#### [Text extract]

As part of my “Question of the Week” series, I said that Australia probably would be the best option if the United States suffered some sort of Greek-style fiscal meltdown that led to a societal collapse.*

One reason I’m so bullish on Australia is that the nation has a privatized Social Security system called “Superannuation,” with workers setting aside 9 percent of their income in personal retirement accounts (rising to 12 percent by 2020).

Established almost 30 years ago, and made virtually universal about 20 years ago, this system is far superior to the actuarially bankrupt Social Security system in the United States.

Probably the most sobering comparison is to look at a chart of how much private wealth has been created in Superannuation accounts and then look at a chart of the debt that we face for Social Security.

To be blunt, the Aussies are kicking our butts. Their system gets stronger every day and our system generates more red ink every day.

And their system is earning praise from unexpected places. The Center for Retirement Research at Boston College, led by a former Clinton Administration official, is not a bastion of laissez-faire thinking. So it’s noteworthy when it publishes a study praising Superannuation.

Australia’s retirement income system is regarded by some as among the best in the world. It has achieved high individual saving rates and broad coverage at reasonably low cost to the government.

Since I wrote my dissertation on Australia’s system, I can say with confidence that the author is not exaggerating. It’s a very good role model, for reasons I’ve previously discussed.

Here’s more from the Boston College study.

The program requires employers to contribute 9 percent of earnings, rising to 12 percent by 2020, to a tax-advantaged retirement plan for each employee age 18 to 70 who earns more than a specified minimum amount. …Over 90 percent of employed Australians have savings in a Superannuation account, and the total assets in these accounts now exceed Australia’s Gross Domestic Product. …Australia has been extremely effective in achieving key goals of any retirement income system. …Its Superannuation Guarantee program has generated high and rising levels of saving by essentially the entire active workforce.

The study does include some criticisms, some of which are warranted. The system can be gamed by those who want to take advantage of the safety net retirement system maintained by the government.

Australia’s means-tested Age Pension creates incentives to reduce one’s “means” in order to collect a higher means-tested benefit. This can be done by spending down one’s savings and/or investing these savings in assets excluded from the Age Pension means test. What makes this situation especially problematic is that workers can currently access their Superannuation savings at age 55, ten years before becoming eligible for Age Pension benefits at 65. This ability creates an incentive to retire early, live on these savings until eligible for an Age Pension, and collect a higher benefit, sometimes referred to as “double dipping.”

Though I admit dealing with this issue may require a bit of paternalism. Should individuals be forced to turn their retirement accounts into an income stream (called annuitization) once they reach retirement age?

#### [Data records]
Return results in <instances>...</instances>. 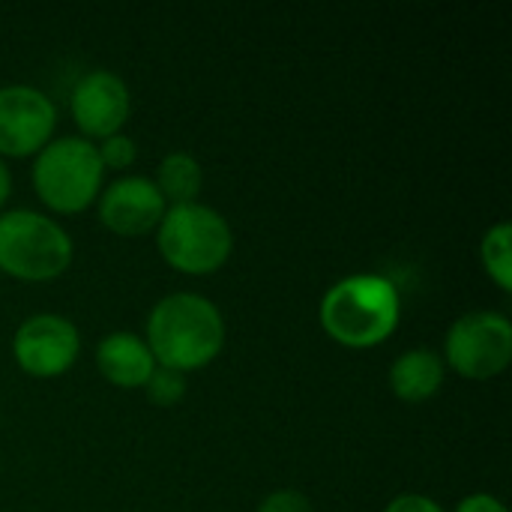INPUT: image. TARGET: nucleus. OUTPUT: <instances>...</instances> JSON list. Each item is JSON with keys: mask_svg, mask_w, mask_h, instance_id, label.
I'll return each instance as SVG.
<instances>
[{"mask_svg": "<svg viewBox=\"0 0 512 512\" xmlns=\"http://www.w3.org/2000/svg\"><path fill=\"white\" fill-rule=\"evenodd\" d=\"M402 318L396 285L378 273H354L339 279L321 300V327L345 348L381 345Z\"/></svg>", "mask_w": 512, "mask_h": 512, "instance_id": "obj_2", "label": "nucleus"}, {"mask_svg": "<svg viewBox=\"0 0 512 512\" xmlns=\"http://www.w3.org/2000/svg\"><path fill=\"white\" fill-rule=\"evenodd\" d=\"M129 117V87L117 72L93 69L72 90V120L90 138L117 135Z\"/></svg>", "mask_w": 512, "mask_h": 512, "instance_id": "obj_9", "label": "nucleus"}, {"mask_svg": "<svg viewBox=\"0 0 512 512\" xmlns=\"http://www.w3.org/2000/svg\"><path fill=\"white\" fill-rule=\"evenodd\" d=\"M444 354L447 363L471 381L495 378L510 366L512 324L498 312L462 315L447 333Z\"/></svg>", "mask_w": 512, "mask_h": 512, "instance_id": "obj_6", "label": "nucleus"}, {"mask_svg": "<svg viewBox=\"0 0 512 512\" xmlns=\"http://www.w3.org/2000/svg\"><path fill=\"white\" fill-rule=\"evenodd\" d=\"M456 512H507V507L492 495H471L456 507Z\"/></svg>", "mask_w": 512, "mask_h": 512, "instance_id": "obj_19", "label": "nucleus"}, {"mask_svg": "<svg viewBox=\"0 0 512 512\" xmlns=\"http://www.w3.org/2000/svg\"><path fill=\"white\" fill-rule=\"evenodd\" d=\"M72 261L69 234L48 216L33 210H9L0 216V270L24 279L45 282L60 276Z\"/></svg>", "mask_w": 512, "mask_h": 512, "instance_id": "obj_5", "label": "nucleus"}, {"mask_svg": "<svg viewBox=\"0 0 512 512\" xmlns=\"http://www.w3.org/2000/svg\"><path fill=\"white\" fill-rule=\"evenodd\" d=\"M102 162L87 138L48 141L33 162V186L57 213H81L102 192Z\"/></svg>", "mask_w": 512, "mask_h": 512, "instance_id": "obj_4", "label": "nucleus"}, {"mask_svg": "<svg viewBox=\"0 0 512 512\" xmlns=\"http://www.w3.org/2000/svg\"><path fill=\"white\" fill-rule=\"evenodd\" d=\"M81 348V336L72 321L42 312L27 318L12 339V354L18 366L33 378H54L63 375Z\"/></svg>", "mask_w": 512, "mask_h": 512, "instance_id": "obj_7", "label": "nucleus"}, {"mask_svg": "<svg viewBox=\"0 0 512 512\" xmlns=\"http://www.w3.org/2000/svg\"><path fill=\"white\" fill-rule=\"evenodd\" d=\"M512 228L507 222H498L492 225L486 234H483V246H480V255H483V267L486 273L498 282L501 291H510L512 288V252H510Z\"/></svg>", "mask_w": 512, "mask_h": 512, "instance_id": "obj_14", "label": "nucleus"}, {"mask_svg": "<svg viewBox=\"0 0 512 512\" xmlns=\"http://www.w3.org/2000/svg\"><path fill=\"white\" fill-rule=\"evenodd\" d=\"M96 153H99L102 168H114V171L129 168V165L135 162V156H138L135 141H132L129 135H120V132H117V135L102 138V144L96 147Z\"/></svg>", "mask_w": 512, "mask_h": 512, "instance_id": "obj_16", "label": "nucleus"}, {"mask_svg": "<svg viewBox=\"0 0 512 512\" xmlns=\"http://www.w3.org/2000/svg\"><path fill=\"white\" fill-rule=\"evenodd\" d=\"M225 345L222 312L201 294H171L147 318V348L156 366L192 372L219 357Z\"/></svg>", "mask_w": 512, "mask_h": 512, "instance_id": "obj_1", "label": "nucleus"}, {"mask_svg": "<svg viewBox=\"0 0 512 512\" xmlns=\"http://www.w3.org/2000/svg\"><path fill=\"white\" fill-rule=\"evenodd\" d=\"M234 249V234L225 216L201 201L168 207L159 222L162 258L189 276L219 270Z\"/></svg>", "mask_w": 512, "mask_h": 512, "instance_id": "obj_3", "label": "nucleus"}, {"mask_svg": "<svg viewBox=\"0 0 512 512\" xmlns=\"http://www.w3.org/2000/svg\"><path fill=\"white\" fill-rule=\"evenodd\" d=\"M9 192H12V174H9V168H6V162L0 159V207L6 204V198H9Z\"/></svg>", "mask_w": 512, "mask_h": 512, "instance_id": "obj_20", "label": "nucleus"}, {"mask_svg": "<svg viewBox=\"0 0 512 512\" xmlns=\"http://www.w3.org/2000/svg\"><path fill=\"white\" fill-rule=\"evenodd\" d=\"M168 204L156 183L147 177H123L111 183L99 198V219L120 237H141L159 228Z\"/></svg>", "mask_w": 512, "mask_h": 512, "instance_id": "obj_10", "label": "nucleus"}, {"mask_svg": "<svg viewBox=\"0 0 512 512\" xmlns=\"http://www.w3.org/2000/svg\"><path fill=\"white\" fill-rule=\"evenodd\" d=\"M258 512H315L309 498L300 495V492H291V489H282V492H273L261 501Z\"/></svg>", "mask_w": 512, "mask_h": 512, "instance_id": "obj_17", "label": "nucleus"}, {"mask_svg": "<svg viewBox=\"0 0 512 512\" xmlns=\"http://www.w3.org/2000/svg\"><path fill=\"white\" fill-rule=\"evenodd\" d=\"M384 512H444L441 504H435L432 498L426 495H399L387 504Z\"/></svg>", "mask_w": 512, "mask_h": 512, "instance_id": "obj_18", "label": "nucleus"}, {"mask_svg": "<svg viewBox=\"0 0 512 512\" xmlns=\"http://www.w3.org/2000/svg\"><path fill=\"white\" fill-rule=\"evenodd\" d=\"M57 111L51 99L27 84L0 87V156L39 153L54 132Z\"/></svg>", "mask_w": 512, "mask_h": 512, "instance_id": "obj_8", "label": "nucleus"}, {"mask_svg": "<svg viewBox=\"0 0 512 512\" xmlns=\"http://www.w3.org/2000/svg\"><path fill=\"white\" fill-rule=\"evenodd\" d=\"M444 384V363L435 351L429 348H414L405 351L393 369H390V387L402 402H426L432 399Z\"/></svg>", "mask_w": 512, "mask_h": 512, "instance_id": "obj_12", "label": "nucleus"}, {"mask_svg": "<svg viewBox=\"0 0 512 512\" xmlns=\"http://www.w3.org/2000/svg\"><path fill=\"white\" fill-rule=\"evenodd\" d=\"M144 390H147V399L153 405L171 408V405H177L186 396V375L174 372V369H165V366H156L153 375L147 378Z\"/></svg>", "mask_w": 512, "mask_h": 512, "instance_id": "obj_15", "label": "nucleus"}, {"mask_svg": "<svg viewBox=\"0 0 512 512\" xmlns=\"http://www.w3.org/2000/svg\"><path fill=\"white\" fill-rule=\"evenodd\" d=\"M201 180H204L201 165L189 153H168L156 171V189L165 198V204H171V207L198 201Z\"/></svg>", "mask_w": 512, "mask_h": 512, "instance_id": "obj_13", "label": "nucleus"}, {"mask_svg": "<svg viewBox=\"0 0 512 512\" xmlns=\"http://www.w3.org/2000/svg\"><path fill=\"white\" fill-rule=\"evenodd\" d=\"M96 366L114 387H144L156 369V360L144 339L135 333H111L96 348Z\"/></svg>", "mask_w": 512, "mask_h": 512, "instance_id": "obj_11", "label": "nucleus"}]
</instances>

#### [Short exercise 1]
In the Superannuation text, at what age can workers currently access their Superannuation savings?
#### [Short exercise 2]
Translate this sentence from the Superannuation text into Spanish: "Australia’s retirement income system is regarded by some as among the best in the world."
The records have nothing to do with this work.

#### [Exercise solution 1]
Workers can currently access their Superannuation savings at age 55.

#### [Exercise solution 2]
Algunos consideran que el sistema de ingresos para la jubilación de Australia está entre los mejores del mundo.